DIREITO DO CONSUMIDOR E PROCESSUAL CIVIL.
EMPRÉSTIMO CONSIGNADO.
ALEGAÇÃO DE DESCONTOS INDEVIDOS.
IMPOSSIBILIDADE DE PERÍCIA GRAFOTÉCNICA.
EXTINÇÃO SEM RESOLUÇÃO DO MÉRITO.
MANUTENÇÃO DA SENTENÇA.
RECURSO CONHECIDO E DESPROVIDO.
I.
CASO EM EXAME 1.
Recurso interposto pelo Autor contra sentença que extinguiu, sem resolução do mérito, ação na qual pleiteava a inversão do ônus da prova, a restituição em dobro de valores descontados de seu benefício previdenciário e indenização por danos morais, sob a alegação de não ter contratado empréstimo consignado com o banco demandado.
O juízo de origem entendeu que a controvérsia acerca da autenticidade da assinatura no contrato exigia prova pericial, inviável no rito dos Juizados Especiais.
II.
QUESTÃO EM DISCUSSÃO 2.
A questão em discussão consiste em definir se a necessidade de perícia grafotécnica para comprovação da autenticidade da assinatura no contrato de empréstimo consignado justifica a extinção do feito sem resolução do mérito no âmbito dos Juizados Especiais.
III.
RAZÕES DE DECIDIR 3.
O procedimento dos Juizados Especiais não admite a produção de prova pericial complexa, conforme previsto no art. 51, II, da Lei nº 9.099/95, razão pela qual a necessidade de perícia grafotécnica inviabiliza a tramitação da demanda. 4.
A confirmação da sentença recorrida pelos próprios fundamentos não configura ausência de motivação, estando em conformidade com o art. 46 da Lei nº 9.099/95 e com a jurisprudência do Supremo Tribunal Federal.
IV.
DISPOSITIVO E TESE 5.
Recurso desprovido.
Tese de julgamento: 1.
A necessidade de perícia grafotécnica para comprovação da autenticidade de assinatura em contrato inviabiliza a tramitação do feito nos Juizados Especiais, justificando a extinção sem resolução do mérito, nos termos do art. 51, II, da Lei nº 9.099/95. 2.
A confirmação da sentença por seus próprios fundamentos, nos moldes do art. 46 da Lei nº 9.099/95, não configura ausência de motivação nem afronta o art. 93, IX, da Constituição Federal.
Dispositivos relevantes citados: Lei nº 9.099/95, arts. 46 e 51, II; CPC, art. 98, § 3º; CF/1988, art. 93, IX.
Jurisprudência relevante citada: STF, ARE nº 824091 RJ, Rel.
Min.
Rosa Weber, Primeira Turma, j. 02.12.2014.
RELATÓRIO RECURSO INOMINADO CÍVEL (460) -0010950-31.2018.8.18.0044 Origem: RECORRENTE: FRANCISCO JOSE DO NASCIMENTO Advogado do(a) RECORRENTE: MARIANA FEITOSA - PI12327-A RECORRIDO: BANCO PAN S.A.

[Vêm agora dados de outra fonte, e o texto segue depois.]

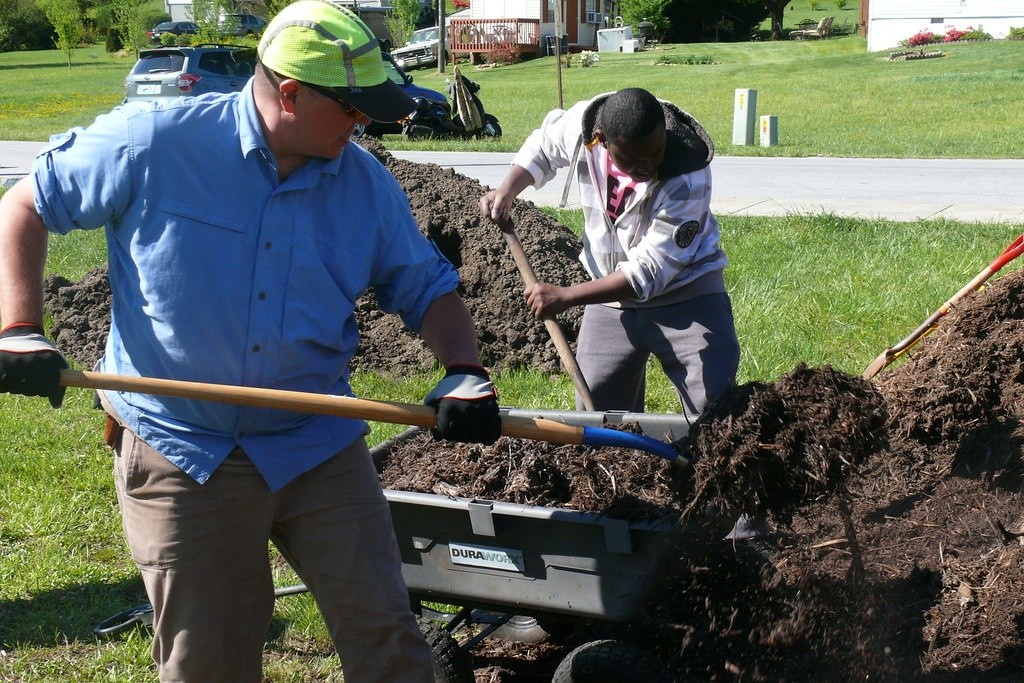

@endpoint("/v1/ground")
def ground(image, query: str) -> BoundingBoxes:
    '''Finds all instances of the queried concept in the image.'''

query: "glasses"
[297,80,362,117]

Advogado do(a) RECORRIDO: ANTONIO DE MORAES DOURADO NETO - PE23255-A RELATOR(A): 1ª Cadeira da 1ª Turma Recursal - Juiz João Antônio Bittencourt Braga Neto Trata-se de demanda judicial na qual o Autor narra que vem sofrendo descontos indevidos em seu benefício previdenciário, a título de contrato de empréstimo consignado de n° 309111310-4.

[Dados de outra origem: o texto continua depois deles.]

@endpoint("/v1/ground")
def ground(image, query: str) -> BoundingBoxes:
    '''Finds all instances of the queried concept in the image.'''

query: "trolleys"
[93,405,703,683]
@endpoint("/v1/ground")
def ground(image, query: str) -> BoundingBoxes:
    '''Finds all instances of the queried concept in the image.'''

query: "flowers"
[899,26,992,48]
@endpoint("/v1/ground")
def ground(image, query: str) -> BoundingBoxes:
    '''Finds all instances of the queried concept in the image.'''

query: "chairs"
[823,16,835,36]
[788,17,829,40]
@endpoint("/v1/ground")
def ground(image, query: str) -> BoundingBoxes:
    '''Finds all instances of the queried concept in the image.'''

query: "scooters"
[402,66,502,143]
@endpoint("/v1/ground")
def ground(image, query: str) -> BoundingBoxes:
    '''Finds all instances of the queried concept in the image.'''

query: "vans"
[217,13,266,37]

Suscita não ter firmado o referido negócio jurídico junto ao banco requerido.
Por esta razão, pleiteia: inversão do ônus da prova; restituição em dobro da quantia paga; e dano moral.

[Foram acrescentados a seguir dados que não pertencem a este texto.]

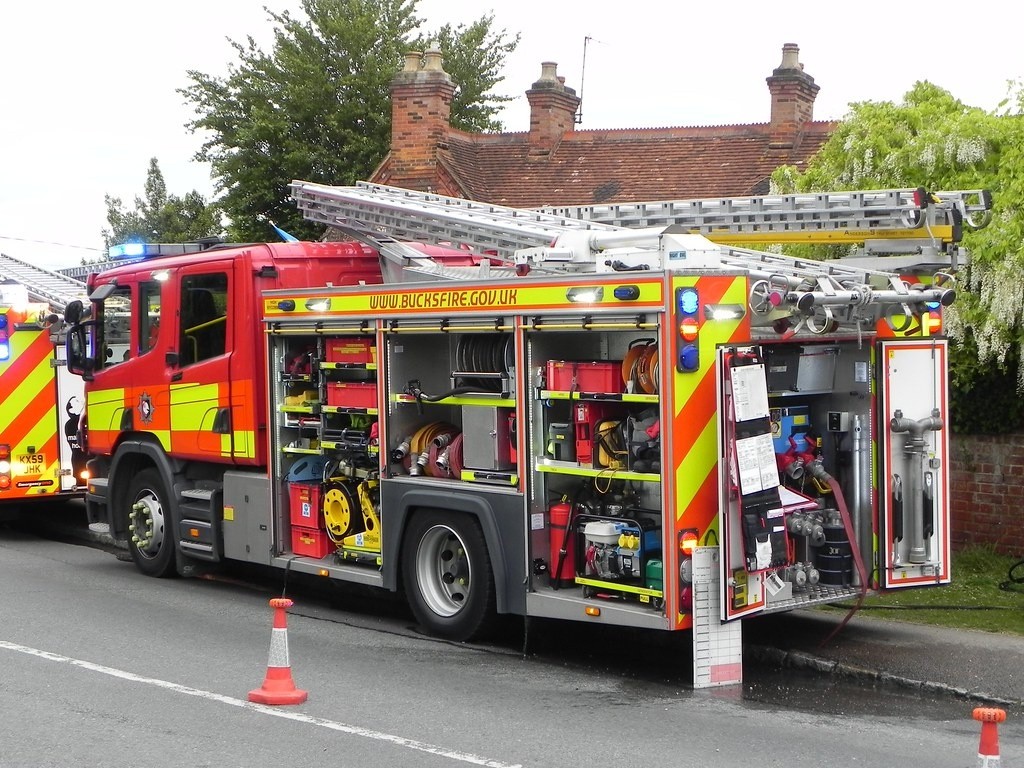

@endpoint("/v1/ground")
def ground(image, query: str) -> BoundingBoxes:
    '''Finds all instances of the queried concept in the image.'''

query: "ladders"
[289,177,994,332]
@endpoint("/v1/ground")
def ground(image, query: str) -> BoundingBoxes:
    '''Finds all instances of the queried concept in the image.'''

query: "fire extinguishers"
[547,488,576,588]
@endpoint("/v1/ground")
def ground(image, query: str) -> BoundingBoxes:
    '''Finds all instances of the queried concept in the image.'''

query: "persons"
[64,396,94,486]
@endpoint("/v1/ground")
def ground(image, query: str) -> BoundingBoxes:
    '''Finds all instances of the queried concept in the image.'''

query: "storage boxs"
[546,360,627,396]
[549,422,577,462]
[461,404,517,470]
[288,481,338,559]
[325,337,379,409]
[763,344,839,392]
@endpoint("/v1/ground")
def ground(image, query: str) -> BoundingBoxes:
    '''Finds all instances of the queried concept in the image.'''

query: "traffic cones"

Em contestação, o Réu alegou: que o Autor formalizou o contrato; que o valor foi liberado por meio dos dados bancários; que foi realizado o depósito do valor do empréstimo em favor do Autor; que o Autor só passou a reclamar do contrato após o pagamento de diversas prestações; da incoerência e da fragilidade da tese autoral e da aplicabilidade do princípio “venire contra factum proprium non potest”; do exercício regular de direito; da necessária compensação de valores; da ausência de responsabilidade da contestante; da ausência de prova e do descabimento dos danos; da impossibilidade de restituição em dobro; e que cabe ao Autor o ônus da prova.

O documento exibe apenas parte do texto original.